━━ Selected excerpt

Now back to the Handbook. The Handbook says that the reference to any other natural person exercising ultimate effective control over the trust includes “at a minimum” the trustee as an equity-interest holder. In my view, for the reasons set forth above, this is wrong turn number one.

But the next wrong turn—and it’s is a doozy—is the main topic of today’s blog. Here’s what the Handbook says:

  • If a settlor, beneficiary or other person exercising ultimate effective control over the trust is itself an Entity, that Entity must be looked through, and the ultimate natural controlling person(s) behind that Entity must be treated as the Equity interest holder.

Hold on cowboy! That’s just, well, all mucked up. (I’m biting my tongue here.)

That sentence from the Handbook would be much more accurate if “Entity” were replaced with “Passive NFE”:

  • If a settlor, beneficiary or other person exercising ultimate effective control over the trust is itself a Passive NFE an Entity, that Passive NFE Entity must be looked through, and the ultimate natural controlling person(s) behind that Passive NFE Entity must be treated as the Equity interest holder.

The only problem with this rewritten sentence—and this is a technical quibble—is that the Controlling Persons wouldn’t actually be equity-interest holders. The Passive NFEs would be. The Controlling Persons would be just that: Controlling Persons. But the important point is that both the Passive NFEs and their Controlling Persons would be reportable under CRS (assuming the applicable CRS information exchange agreements were in place).

The way to make the sentence completely accurate is to rewrite it along these lines:

  • Natural persons exercising ultimate effective control over a trust must be identified regardless of whether they act as individuals or through entities

But, of course, that’s not what the Handbook says. Instead, the Handbook directly contradicts CRS by totally ignoring the CRS classification of entities that are equity-interest holders in trusts and treating them all, in effect, as if they were Passive NFEs.

━━━━

What you need to do
(A) Transcribe the blog post on the CRS Handbook, everything from "Now back to" down to "turn number one.".
(B) The first bulleted sentence in the blog post on the CRS Handbook, the one quoted from the Handbook, names kinds of people connected to a trust who might themselves be an Entity. List each of them.
(C) Resume the blog post on the CRS Handbook from the point where it stops.

━━ Given information

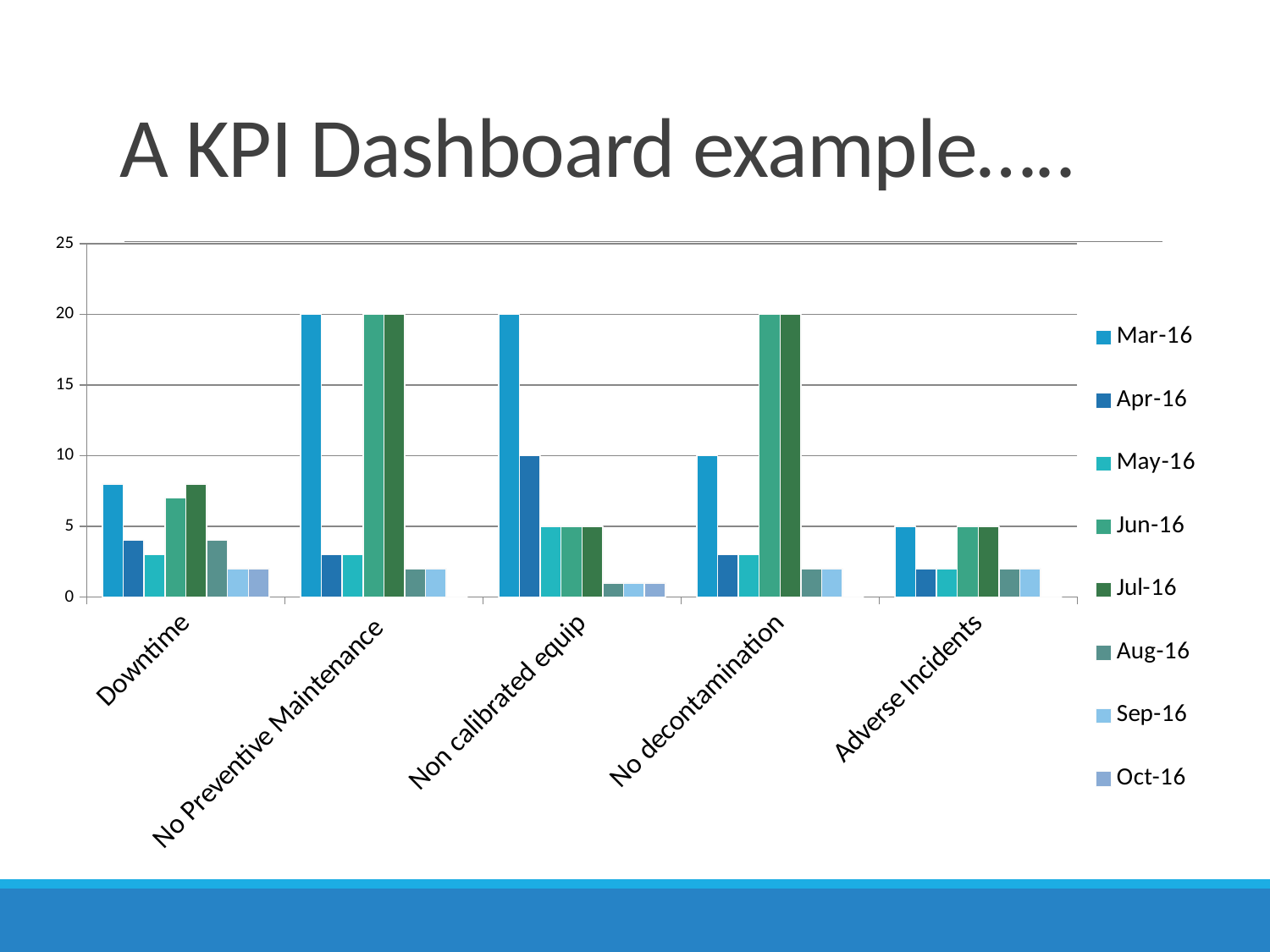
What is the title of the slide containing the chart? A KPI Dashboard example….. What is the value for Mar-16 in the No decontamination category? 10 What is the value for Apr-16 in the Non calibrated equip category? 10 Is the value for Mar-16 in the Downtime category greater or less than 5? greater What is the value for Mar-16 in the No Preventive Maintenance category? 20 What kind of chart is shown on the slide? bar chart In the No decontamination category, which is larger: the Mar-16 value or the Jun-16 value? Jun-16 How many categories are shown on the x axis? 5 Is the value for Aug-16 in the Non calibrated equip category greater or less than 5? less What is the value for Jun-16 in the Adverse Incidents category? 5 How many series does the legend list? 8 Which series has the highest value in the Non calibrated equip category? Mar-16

━━━━
━━ Given information

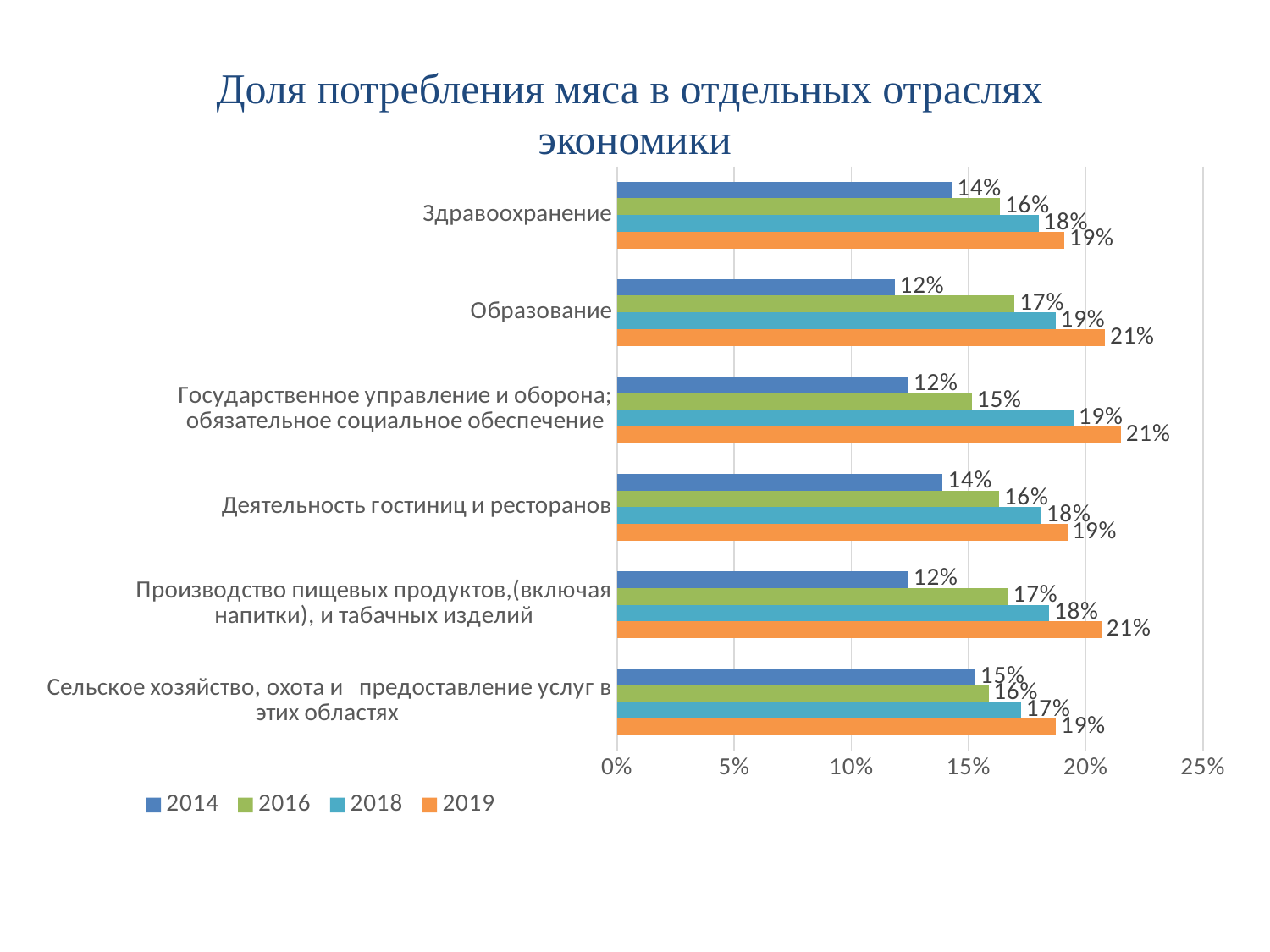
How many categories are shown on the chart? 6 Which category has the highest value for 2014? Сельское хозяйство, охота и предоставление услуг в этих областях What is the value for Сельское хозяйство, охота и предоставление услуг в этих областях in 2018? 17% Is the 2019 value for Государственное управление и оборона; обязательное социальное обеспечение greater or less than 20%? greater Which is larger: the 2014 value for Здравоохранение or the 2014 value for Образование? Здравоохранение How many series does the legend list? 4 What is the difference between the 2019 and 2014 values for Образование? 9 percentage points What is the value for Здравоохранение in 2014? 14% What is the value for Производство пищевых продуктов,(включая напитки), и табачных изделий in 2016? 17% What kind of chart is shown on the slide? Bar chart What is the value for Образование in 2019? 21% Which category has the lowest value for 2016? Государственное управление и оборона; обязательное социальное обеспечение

━━━━

Your written answers
(A)
Now back to the Handbook. The Handbook says that the reference to any other natural person exercising ultimate effective control over the trust includes “at a minimum” the trustee as an equity-interest holder. In my view, for the reasons set forth above, this is wrong turn number one.

(B)
settlor
beneficiary
other person exercising ultimate effective control over the trust

(C)
The confusion caused by this verbal sleight of hand is compounded by the fact that the concept of “control” is relevant in two completely different contexts. First, there is the phrase “Controlling Persons”, which is a defined term and which is relevant only to Passive NFEs. Second, there is the phrase “other natural person exercising ultimate effective control over the trust” which, as the above Table shows, is relevant to both FIs and Passive NFEs. That phrase is not defined but certainly does not mean the same thing as “Controlling Persons”. We know that because the definition of “Controlling Persons” includes that very phrase (along with settlors, beneficiaries, trustees, and protectors). So the two concepts can’t mean the same thing. “Persons exercising ultimate effective control” is a narrower concept than, and is subsumed within the definition of, “Controlling Persons”.

Again, my view is that neither trustees nor protectors should be treated as natural persons “exercising ultimate effective control over the trust”. Of course, reasonable people can take a different view. Fair enough. But, as I’ve said before, what’s key is that the person in question must exercise “ultimate effective control”. It’s irrelevant whether they do so directly or through an entity. But they must—one way or the other, directly or indirectly—exercise ultimate effective control over the trust. It’s critical, therefore, not to conflate the concept of “Controlling Persons”, which is a defined term and not relevant in the present context, with the narrower concept of persons exercising ultimate effective control.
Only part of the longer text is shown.